In "X for X-ray," one of the most unexpected angles to models in the book, RIBA conservator Lisa Nash reveals how X-rays play a part in the conservation of architectural models. The electromagnetic waves allow glimpses inside models to better determine deterioration while also discovering the otherwise hidden construction methods employed decades ago. Two pairs of images accompany her text, with two building models documented in a photograph and a matching X-ray; in each case the latter literally reveals elements like screws and lighting infrastructure, enabling Nash and other conservators to make better decisions in conserving and displaying models. Mark Morris's "Y for Yummy" is nearly the opposite, looking at models made literally for consumption: gingerbread houses, Liz Hickok's San Francisco in Jell-O, even Zaha Hadid cutting a cake model of her competition-winning Peak at the Architectural Association in 1983. These two examples are great because they are so far removed from the typical considerations given to architectural models in books and other media.

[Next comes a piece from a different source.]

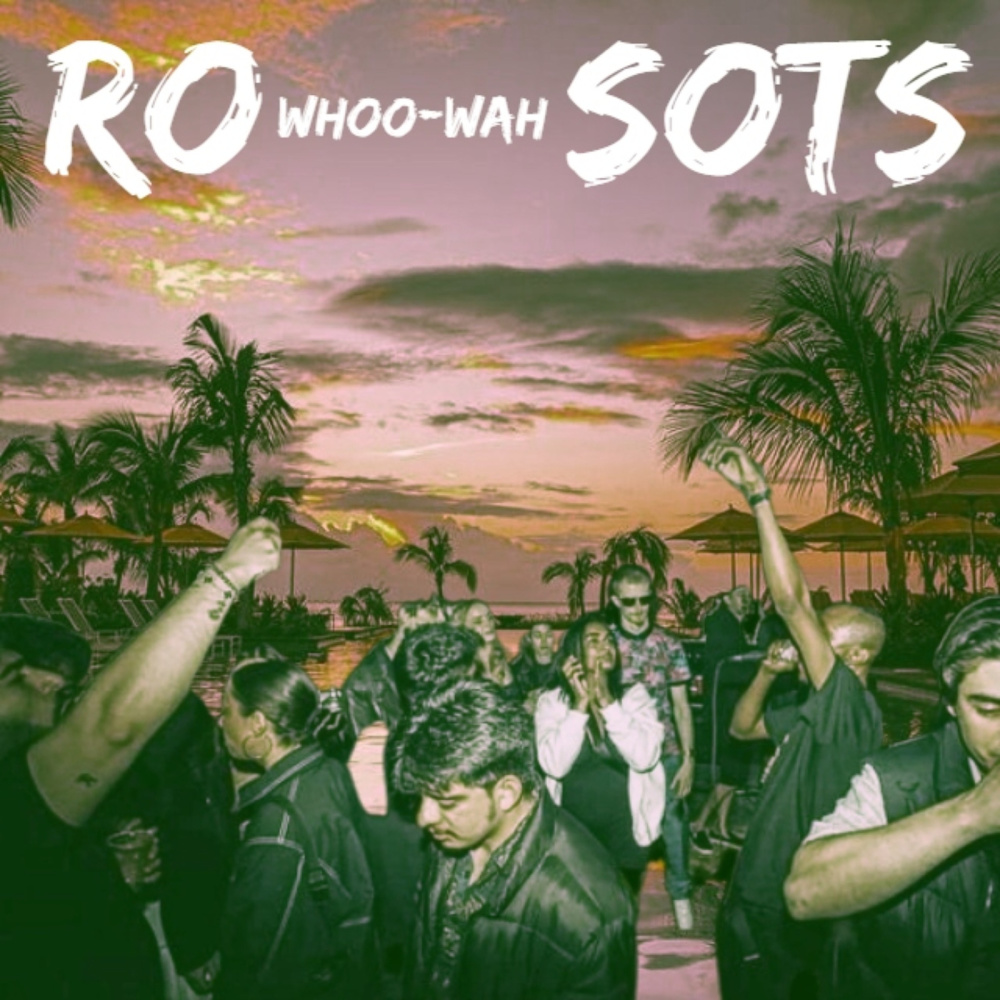 Whoo Wah - Whoo Wah (Explicit)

With 26 contributions across just 128 pages, An Alphabet of Architectural Models is obviously a cursory book, one that can only touch upon the "gamut of possibilities" addressed by the contributors, who range from architects, conservators and educators, as mentioned, to curators, model builders and digital experts. Thankfully there is a four-page selected bibliography at the back of the book, with general titles, case studies, and letter-specific references. As such, people interested in the presentation models of Denys Lasdun and Partners can find Calder's 2012 academic essay in Proceedings of the 2nd International Conference of the European Architectural History Network, or those concerned about the waste created by model building can search out Wasting Away - An Exploration of Waste: What It Is, How It Happens, Why We Fear It, How To Do It Well, the little-known book by Kevin Lynch released three decades after his famous The Image of the City

I'm not bothered by the cursory nature of the book, since I appreciate fresh takes that prompt me to do further digging elsewhere, but I do wish the book had more illustrations. Of the book's 88 illustrations, 26 of them are the letters that preface each contribution, leaving 62 images for the essays, or just over an average of two per essay. Most of the contributions have just one image, though, as in "H for Hand" by Oliver Elser, a curator at DAM. Elser mentions at least six or seven instances of architects or clients depicted holding architectural models — a relatively rare type of image compared to the same pointing at models or just standing next to them — but only a photograph of Mies holding a beam atop of a model of Crown Hall (above) accompanies the text. I was so intrigued by his examples I searched them out and posted photos of some of them to Instagram, but given that Elser is not alone in referencing models and images that aren't included as illustrations, I would have liked a longer book or one with larger pages enabling more photos. Still, this is a welcome book that will hopefully lead to a few more books on the many interesting aspects of architectural models.